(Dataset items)
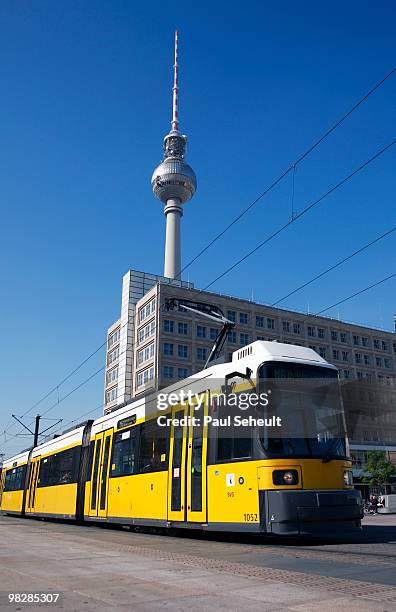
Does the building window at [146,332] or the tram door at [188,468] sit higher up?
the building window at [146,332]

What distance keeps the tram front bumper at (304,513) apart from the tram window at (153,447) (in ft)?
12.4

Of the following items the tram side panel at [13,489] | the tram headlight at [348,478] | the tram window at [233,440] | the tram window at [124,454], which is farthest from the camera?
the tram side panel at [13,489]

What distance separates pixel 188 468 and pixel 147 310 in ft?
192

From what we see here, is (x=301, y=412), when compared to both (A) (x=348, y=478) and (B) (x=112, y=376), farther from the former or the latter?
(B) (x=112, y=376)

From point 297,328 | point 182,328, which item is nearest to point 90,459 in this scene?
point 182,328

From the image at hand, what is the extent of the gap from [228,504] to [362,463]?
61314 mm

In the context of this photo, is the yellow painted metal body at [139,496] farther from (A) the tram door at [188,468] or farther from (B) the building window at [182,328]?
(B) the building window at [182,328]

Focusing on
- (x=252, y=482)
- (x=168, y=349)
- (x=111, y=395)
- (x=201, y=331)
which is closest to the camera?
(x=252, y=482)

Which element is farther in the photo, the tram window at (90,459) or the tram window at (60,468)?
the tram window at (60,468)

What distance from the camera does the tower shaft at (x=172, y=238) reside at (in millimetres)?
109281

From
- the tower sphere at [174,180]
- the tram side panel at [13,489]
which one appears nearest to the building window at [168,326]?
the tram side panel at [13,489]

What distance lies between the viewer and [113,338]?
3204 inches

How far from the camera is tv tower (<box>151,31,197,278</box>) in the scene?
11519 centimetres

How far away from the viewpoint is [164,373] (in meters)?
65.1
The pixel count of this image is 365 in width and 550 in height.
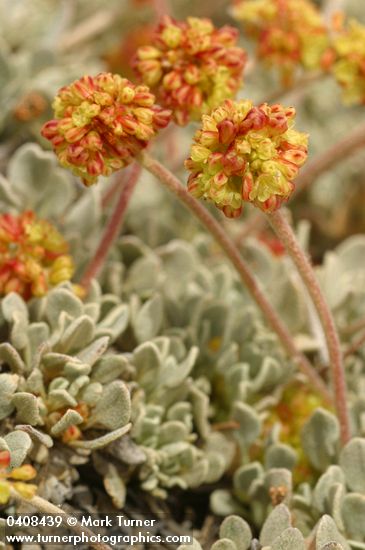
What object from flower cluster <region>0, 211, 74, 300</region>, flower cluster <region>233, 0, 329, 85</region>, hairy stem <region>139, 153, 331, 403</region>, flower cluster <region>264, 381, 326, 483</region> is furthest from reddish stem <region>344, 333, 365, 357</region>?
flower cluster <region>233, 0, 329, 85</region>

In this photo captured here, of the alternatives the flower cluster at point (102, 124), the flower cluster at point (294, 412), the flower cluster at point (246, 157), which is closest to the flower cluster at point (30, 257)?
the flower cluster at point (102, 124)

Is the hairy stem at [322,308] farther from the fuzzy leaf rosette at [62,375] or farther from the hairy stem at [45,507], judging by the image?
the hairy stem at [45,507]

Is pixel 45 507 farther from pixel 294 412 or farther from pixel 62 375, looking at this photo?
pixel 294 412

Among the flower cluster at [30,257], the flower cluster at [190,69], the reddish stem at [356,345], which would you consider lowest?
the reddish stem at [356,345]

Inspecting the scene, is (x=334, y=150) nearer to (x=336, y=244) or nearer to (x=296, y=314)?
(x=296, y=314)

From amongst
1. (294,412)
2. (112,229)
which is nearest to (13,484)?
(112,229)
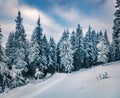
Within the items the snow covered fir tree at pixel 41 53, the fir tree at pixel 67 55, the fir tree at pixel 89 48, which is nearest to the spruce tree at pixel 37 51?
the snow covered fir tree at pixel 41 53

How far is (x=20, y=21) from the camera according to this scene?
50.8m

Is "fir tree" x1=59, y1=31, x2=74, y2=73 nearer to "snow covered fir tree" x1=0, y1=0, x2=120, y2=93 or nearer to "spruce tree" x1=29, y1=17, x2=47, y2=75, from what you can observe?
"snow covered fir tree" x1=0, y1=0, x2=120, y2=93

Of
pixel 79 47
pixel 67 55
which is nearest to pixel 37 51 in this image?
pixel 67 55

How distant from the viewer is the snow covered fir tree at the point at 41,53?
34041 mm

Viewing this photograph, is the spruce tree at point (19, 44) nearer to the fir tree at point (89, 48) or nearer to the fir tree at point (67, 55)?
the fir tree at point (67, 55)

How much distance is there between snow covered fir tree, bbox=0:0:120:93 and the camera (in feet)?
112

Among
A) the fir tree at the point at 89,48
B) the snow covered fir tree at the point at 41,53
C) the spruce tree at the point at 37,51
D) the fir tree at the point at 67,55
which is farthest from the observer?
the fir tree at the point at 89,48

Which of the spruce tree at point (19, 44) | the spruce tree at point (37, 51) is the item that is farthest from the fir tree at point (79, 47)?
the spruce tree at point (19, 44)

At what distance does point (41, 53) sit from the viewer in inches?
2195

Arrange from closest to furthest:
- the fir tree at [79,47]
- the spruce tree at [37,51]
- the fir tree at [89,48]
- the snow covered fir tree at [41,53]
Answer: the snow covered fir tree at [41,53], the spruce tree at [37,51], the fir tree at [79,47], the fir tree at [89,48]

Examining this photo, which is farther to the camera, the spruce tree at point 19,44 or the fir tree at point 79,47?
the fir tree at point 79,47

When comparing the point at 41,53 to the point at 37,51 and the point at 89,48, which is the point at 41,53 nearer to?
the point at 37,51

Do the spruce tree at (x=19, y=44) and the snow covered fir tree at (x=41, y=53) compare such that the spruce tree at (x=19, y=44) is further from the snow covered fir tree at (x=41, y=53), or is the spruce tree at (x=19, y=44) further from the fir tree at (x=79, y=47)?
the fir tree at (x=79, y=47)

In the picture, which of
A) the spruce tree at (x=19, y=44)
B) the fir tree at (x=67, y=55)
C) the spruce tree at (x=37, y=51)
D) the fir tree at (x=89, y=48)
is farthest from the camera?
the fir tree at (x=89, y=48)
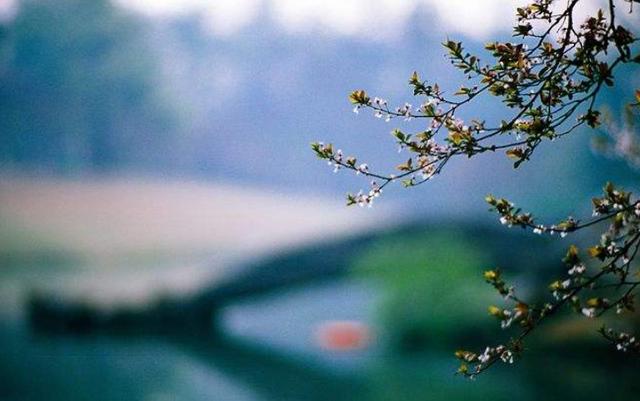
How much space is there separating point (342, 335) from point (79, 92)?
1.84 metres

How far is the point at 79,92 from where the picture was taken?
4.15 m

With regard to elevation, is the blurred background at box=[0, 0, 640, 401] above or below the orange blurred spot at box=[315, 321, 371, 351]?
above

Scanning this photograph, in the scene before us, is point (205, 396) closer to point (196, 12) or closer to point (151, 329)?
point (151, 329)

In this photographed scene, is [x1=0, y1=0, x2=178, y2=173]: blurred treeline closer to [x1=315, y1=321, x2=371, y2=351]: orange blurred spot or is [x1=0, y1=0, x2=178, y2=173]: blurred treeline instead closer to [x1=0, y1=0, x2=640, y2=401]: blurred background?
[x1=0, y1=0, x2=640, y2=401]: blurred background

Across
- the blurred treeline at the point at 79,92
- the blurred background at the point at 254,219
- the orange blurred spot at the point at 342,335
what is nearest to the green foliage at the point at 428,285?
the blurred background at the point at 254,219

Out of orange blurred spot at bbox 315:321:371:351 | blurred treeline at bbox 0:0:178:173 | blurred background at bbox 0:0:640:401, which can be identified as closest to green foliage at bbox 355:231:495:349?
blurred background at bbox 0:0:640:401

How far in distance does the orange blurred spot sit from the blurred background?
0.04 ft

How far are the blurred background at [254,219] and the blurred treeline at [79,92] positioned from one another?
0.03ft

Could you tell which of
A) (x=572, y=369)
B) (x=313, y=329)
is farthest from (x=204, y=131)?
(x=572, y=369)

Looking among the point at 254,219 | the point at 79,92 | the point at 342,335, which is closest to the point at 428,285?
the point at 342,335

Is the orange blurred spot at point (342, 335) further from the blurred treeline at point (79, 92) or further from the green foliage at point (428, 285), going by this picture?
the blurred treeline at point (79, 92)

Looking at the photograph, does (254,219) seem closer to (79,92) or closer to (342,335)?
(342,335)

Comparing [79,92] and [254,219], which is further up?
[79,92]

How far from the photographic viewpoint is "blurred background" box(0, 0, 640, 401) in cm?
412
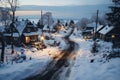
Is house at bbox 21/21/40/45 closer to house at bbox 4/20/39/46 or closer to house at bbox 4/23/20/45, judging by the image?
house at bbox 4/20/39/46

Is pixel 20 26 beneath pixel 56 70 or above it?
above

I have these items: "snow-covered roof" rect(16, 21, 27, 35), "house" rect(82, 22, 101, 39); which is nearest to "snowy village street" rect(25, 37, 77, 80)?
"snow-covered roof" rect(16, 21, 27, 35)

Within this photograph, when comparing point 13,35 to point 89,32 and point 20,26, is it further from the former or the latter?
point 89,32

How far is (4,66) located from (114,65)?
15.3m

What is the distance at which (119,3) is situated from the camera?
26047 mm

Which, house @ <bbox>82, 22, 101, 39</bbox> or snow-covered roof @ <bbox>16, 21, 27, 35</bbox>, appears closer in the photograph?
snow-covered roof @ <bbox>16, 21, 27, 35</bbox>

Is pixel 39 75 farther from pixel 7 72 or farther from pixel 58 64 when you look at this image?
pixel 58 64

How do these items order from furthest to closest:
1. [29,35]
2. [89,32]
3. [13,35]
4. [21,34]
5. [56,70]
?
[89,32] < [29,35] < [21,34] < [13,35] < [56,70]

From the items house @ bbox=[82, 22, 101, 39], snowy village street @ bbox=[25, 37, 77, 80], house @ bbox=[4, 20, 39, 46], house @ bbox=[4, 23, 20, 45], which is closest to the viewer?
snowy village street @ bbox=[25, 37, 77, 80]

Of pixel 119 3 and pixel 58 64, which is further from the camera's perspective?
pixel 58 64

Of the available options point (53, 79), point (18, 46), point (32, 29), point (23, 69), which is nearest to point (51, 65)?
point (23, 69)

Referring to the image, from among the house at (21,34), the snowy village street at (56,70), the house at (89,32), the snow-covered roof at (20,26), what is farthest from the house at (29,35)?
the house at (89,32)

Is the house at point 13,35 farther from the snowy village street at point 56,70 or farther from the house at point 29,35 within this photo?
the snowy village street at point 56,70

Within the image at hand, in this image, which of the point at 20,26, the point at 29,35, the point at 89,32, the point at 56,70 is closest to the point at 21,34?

Task brief: Reproduce precisely the span of lines that begins at the line containing "From the items" and ends with the last line of the listing.

Exercise answer:
From the items house @ bbox=[82, 22, 101, 39], snowy village street @ bbox=[25, 37, 77, 80], house @ bbox=[4, 20, 39, 46], house @ bbox=[4, 23, 20, 45], which is closest to the viewer?
snowy village street @ bbox=[25, 37, 77, 80]

Of pixel 119 3 and pixel 58 64, which is further from the camera's perspective?
pixel 58 64

Of the available options point (53, 79), point (18, 46), point (32, 29), point (23, 69), which is nearest to point (51, 65)?
point (23, 69)

Referring to the image, from among the house at (21,34), the snowy village street at (56,70), the house at (89,32), the snow-covered roof at (20,26), what is farthest from the house at (29,35)?
the house at (89,32)

Is the house at point 13,35 farther from the snowy village street at point 56,70 or farther from the house at point 29,35 within this photo?
the snowy village street at point 56,70

Within the image at hand, in this image, which of the point at 20,26, the point at 29,35, the point at 89,32, the point at 56,70 is closest to the point at 21,34?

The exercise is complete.